Irresignada, a parte autora apresentou recurso de apelação, sustentando que os pedidos declaratórios de inexistência de débito e de inexigibilidade da cobrança são imprescritíveis, razão pela qual a sentença merece ser reformada. Quanto pedido condenatório, aduziu que a prescrição do fundo de direito não se operou, porquanto se baseia nos descontos sucessivos indevidos. Pugnou, outrossim, pela procedência da ação com inversão dos ônus sucumbencias. (
).Com contrarrazões, vieram os autos a este Tribunal.
É o Relatório. Peço dia para julgamento.
VOTO
Prescrição
A sentença, de lavra da MM. Juíza de Direito Daniela Franco Reis e Silva, analisou a questão nos seguintes termos:
Da prescrição
Alega a ré, ainda, a prescrição do direito da autora sob o argumento de que esta teria sido intimada da decisão e do débito em 13.10.2011 e somente ajuizou a ação em 24.10.2018.
Com razão.
Nos termos do artigo 1º do Decreto 20.910/32, a prescrição da pretensão contra a Fazenda Pública prescreve no prazo de 5 anos contados da data do ato ou fato do qual se originarem.

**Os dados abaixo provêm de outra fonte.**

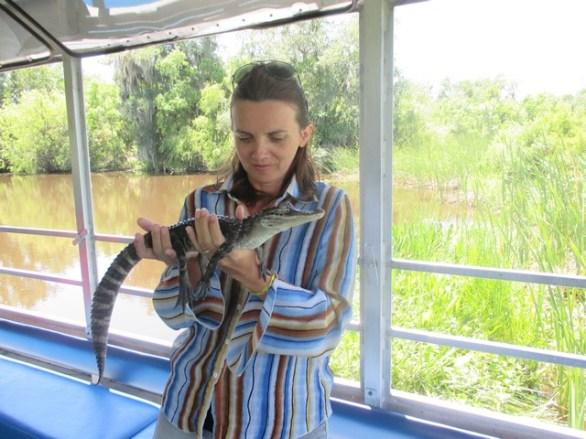 bébe alligator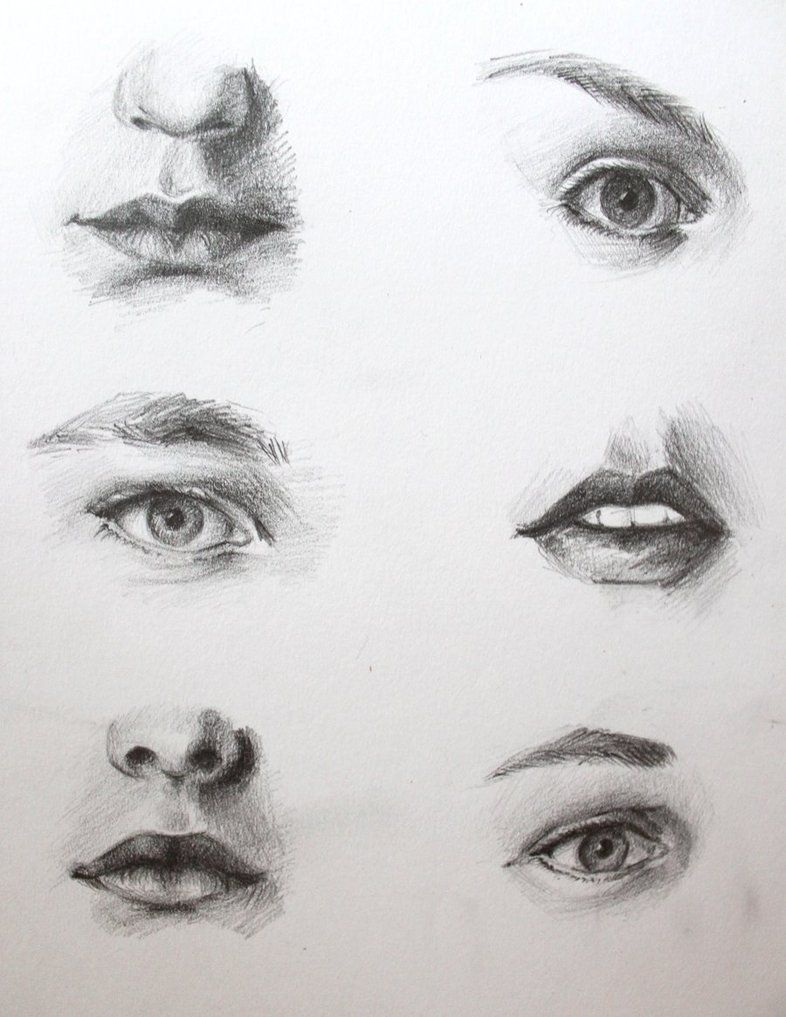 12 Astounding Learn To Draw Eyes Ideas In 2020 Eye Drawing Realistic Drawings Drawings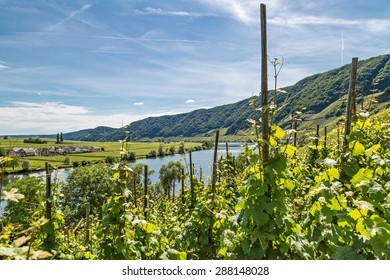 A vineyard at the Moselle on a beautiful day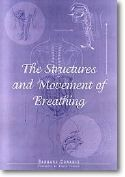 Structures And Movement of Breathing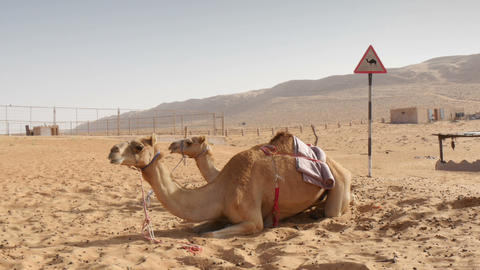 camels lying in desert Footage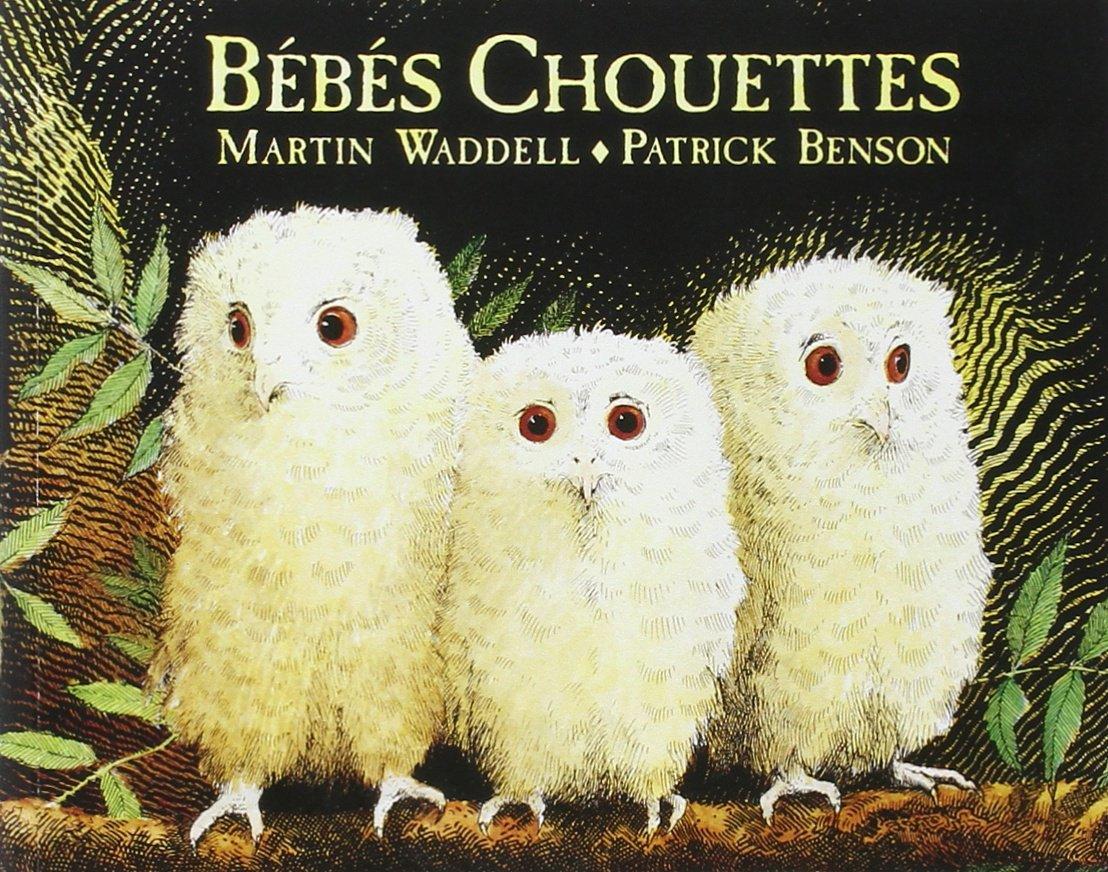 Amazon.fr - Bébés chouettes - Waddell, Martin, Benson, Patrick ...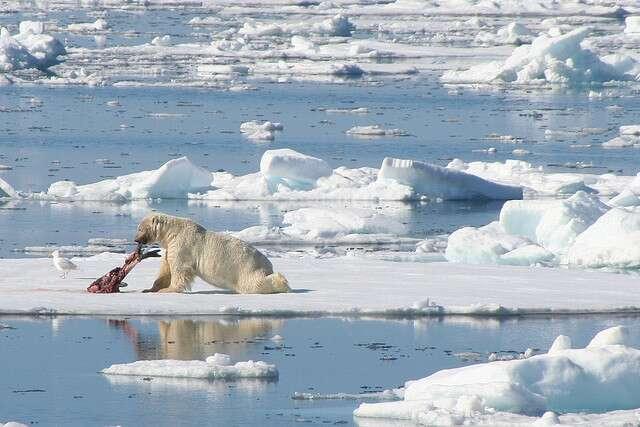 Un phoque du Groenland dévoré par un ours polaire, sur la banquise. © LindsayRs, Flickr, cc by nc nd 2.0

No caso concreto, muito embora a autora alegue em sua impugnação que nunca recebeu a notificação acerca dos descontos a serem procedidos, o processo administrativo juntado com a petição inicial contém, além do documento em si, Carta com Aviso de Recebimento entregue no endereço da procuradora na autora que possuía amplos poderes (mov. 1.7, fl.11/1.10).
Outrossim, a autora foi pessoalmente intimada em 18.09.2007 acerca da irregularidade da acumulação dos benefícios, tendo realizado defesa administrativa (mov. 1.8), de forma que tinha plena ciência de que os descontos iniciados em 02.2013 eram referentes ao benefício recebido irregularmente.
Portanto, quer se considere a data do início dos descontos (02.2013), quer se considere a data da notificação enviada à procuradora da autora (10.2011), tem-se que quando do ajuizamento da demanda em 24.10.2018 já havia transcorrido o lapso prescricional de 5 anos.
Conforme relatado, em sede recursal, a parte autora sustenta que os pedidos declaratórios de inexistência de débito e de inexigibilidade da cobrança são imprescritíveis, razão pela qual a sentença merece ser reformada neste ponto. Outrossim, quanto pedido condenatório, defende que a prescrição do fundo de direito não se operou, porquanto se baseia nos descontos sucessivos indevidos.
Assiste razão ao recorrente.
Com efeito, no caso concreto, deve ser afastada a prescrição reconhecida na sentença, porquanto a cessação do pagamento do benefício de auxílio acidente, com descontos na aposentadoria por idade, tem efeitos futuros. Ademais, é cediço que o direito ao benefício não prescreve, sendo atingidas apenas as parcelas devidas antes do decurso do prazo legal.
Portanto, permanece hígida a pretensão da parte autora de ver declarada a inexistência do débito.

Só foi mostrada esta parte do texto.